Sanctuary, the Bible, and Clarification

Photo by Jack Sharp on Unsplash; licensed under CC0.


Over the summer, you may have heard in news and social media feeds about an action taken by the Evangelical Lutheran Church in America (ELCA), my denomination. If so, you may have associated the ELCA with a word that sounds innocent yet is loaded with significance: sanctuary.

In August, the delegates of the ELCA voted at its8 Churchwide Assembly to become a sanctuary church. (To learn more about what this does and does not mean, I direct your attention to these ELCA links: website, YouTube video primer, and downloadable PDF policy brief.) In the following weeks and months, I’ve noticed that discussions concerning this decision usually start with the same thing: What the Bible says about sanctuary.

Yet very rarely are we discussing what the Bible actually says about sanctuary—that is, the sacred space where the line between the divine and the human realm becomes blessedly, dangerously, thin.

Instead, we talk about the modern concepts that have become attached to the word “sanctuary”: asylum, refugees, protection of the vulnerable. In discussions, the Bible verses referenced reflect not the physical space of sanctuary, but something that the Bible says about these other important modern concepts.

What I’d like to do here is to unpack a little bit about what the Bible actually does and does not say about the physical, sacred sanctuary space. The Hebrew word for sanctuary is miqdash, which means “sacred place.” According to the Harper Collins Bible Dictionary, sanctuary in the Bible is “[a] holy place where God is present. In the wilderness, this was the tent of meeting; in the time of Solomon, it was the Temple at Jerusalem. In both places, the Lord’s presence was made visible as a pillar of smoke during the daytime and a pillar of fire at night.”1

“A holy place where God is present” sounds like balm to our modern ears. But God’s presence in the Hebrew Bible both was and was not a good thing for humans. The fact that the Almighty Creator of the Universe would deign to make a habitation among humans was, of course, good news for God’s people.

Good news—but not particularly safe news. The raw power of divinity was dangerous for humans. In 2 Samuel 6:7, as King David processes into Jerusalem, leading the Ark of the Covenant (the holiest object in the sanctuary, a lodestone of divine power), the cart carrying the Ark lurches. The Ark totters, and a man named Uzzah stretches out a hand to steady the Ark. The instant he touches it, he is struck dead by an outburst of divine power.

Divine power was deadly for humans, and the sanctuary was the most concentrated space of that power on earth. Thus the sanctuary was not necessarily viewed as a haven of safety for humans.

Collected material
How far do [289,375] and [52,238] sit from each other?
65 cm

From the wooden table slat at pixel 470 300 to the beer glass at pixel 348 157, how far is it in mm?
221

Required work
In the text on sanctuary and the Bible, what Hebrew word for sanctuary is given, and what does it mean?

Correct response
The word is miqdash, which means "sacred place."